◆ **Page extract**:
Activism through making knowledge more accessible
Educational Awards: The Sourdough School offers educational awards in the form of scholarships to healthcare professionals. These scholarships fund their training in the BALM protocol, thereby enabling them to prescribe this lifestyle medicine approach to their patients. This element of the program ensures that knowledge and expertise in this revolutionary approach to health and wellness is disseminated throughout the healthcare system.
This isn’t just food injustice; this is slow-motion genocide.
What if you knew that the food industry creates refined food that is more addictive than cocaine? And they are making foods specifically with bliss points to be so irresistible that it has hijacked our brain chemistry, and what if I tell you that they target the poorest people and minorities? And if you knew that we are starving and harming the microbes in our guts that produce the metabolites that our body’s brains need to function? The industrialisation of our food system is also one of the main drivers of climate change. This isn’t just food injustice; this is slow-motion genocide.
There are things we can’t change as individuals – but we can change bread, and it’s still our staple food.

◆ **Study material**:
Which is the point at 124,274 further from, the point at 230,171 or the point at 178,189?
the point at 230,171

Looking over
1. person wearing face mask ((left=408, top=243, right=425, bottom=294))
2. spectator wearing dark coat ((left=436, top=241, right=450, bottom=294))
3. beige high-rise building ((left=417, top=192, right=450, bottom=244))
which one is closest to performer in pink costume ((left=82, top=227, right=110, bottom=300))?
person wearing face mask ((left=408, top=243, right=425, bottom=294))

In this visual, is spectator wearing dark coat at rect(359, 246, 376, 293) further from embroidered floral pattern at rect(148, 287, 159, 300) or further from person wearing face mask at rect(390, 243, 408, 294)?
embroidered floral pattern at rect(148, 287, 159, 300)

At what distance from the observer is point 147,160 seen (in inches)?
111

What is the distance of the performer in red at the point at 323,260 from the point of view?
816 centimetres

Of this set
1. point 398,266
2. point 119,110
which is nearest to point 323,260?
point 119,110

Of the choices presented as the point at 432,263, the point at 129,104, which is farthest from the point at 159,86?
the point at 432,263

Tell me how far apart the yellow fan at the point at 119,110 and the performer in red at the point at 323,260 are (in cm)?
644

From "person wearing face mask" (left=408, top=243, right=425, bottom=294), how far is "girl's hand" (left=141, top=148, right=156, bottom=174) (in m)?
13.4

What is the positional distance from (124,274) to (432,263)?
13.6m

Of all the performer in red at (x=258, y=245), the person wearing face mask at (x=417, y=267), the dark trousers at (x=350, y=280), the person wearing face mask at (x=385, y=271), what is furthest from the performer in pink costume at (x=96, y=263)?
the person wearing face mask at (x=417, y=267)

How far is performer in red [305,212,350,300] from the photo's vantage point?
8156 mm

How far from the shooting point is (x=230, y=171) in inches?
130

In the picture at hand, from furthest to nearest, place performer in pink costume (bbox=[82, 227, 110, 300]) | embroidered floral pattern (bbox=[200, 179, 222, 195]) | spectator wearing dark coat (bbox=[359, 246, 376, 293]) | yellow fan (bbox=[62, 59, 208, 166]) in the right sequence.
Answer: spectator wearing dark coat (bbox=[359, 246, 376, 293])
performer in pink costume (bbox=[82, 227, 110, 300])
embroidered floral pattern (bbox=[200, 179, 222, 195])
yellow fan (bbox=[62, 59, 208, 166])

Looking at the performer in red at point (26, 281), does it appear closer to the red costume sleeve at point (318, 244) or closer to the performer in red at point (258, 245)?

◆ **Brief 1**:
From the page on activism through accessible knowledge, list every action the paragraph beginning "What if you knew" attributes to the food industry.
◆ **Brief 2**:
Rewrite the paragraph beginning "Educational Awards: The Sourdough School" from the page on activism through accessible knowledge as a short bulleted list that keeps its main facts.
The records play no part in what follows.

◆ **Expected output 1**:
- Creates refined food that is more addictive than cocaine
- Makes foods specifically with bliss points, so irresistible that they have hijacked our brain chemistry
- Targets the poorest people and minorities

◆ **Expected output 2**:
- The Sourdough School gives scholarships to healthcare professionals.
- The scholarships fund their training in the BALM protocol.
- This training lets them prescribe this lifestyle medicine approach to their patients.
- This spreads knowledge and expertise in the approach throughout the healthcare system.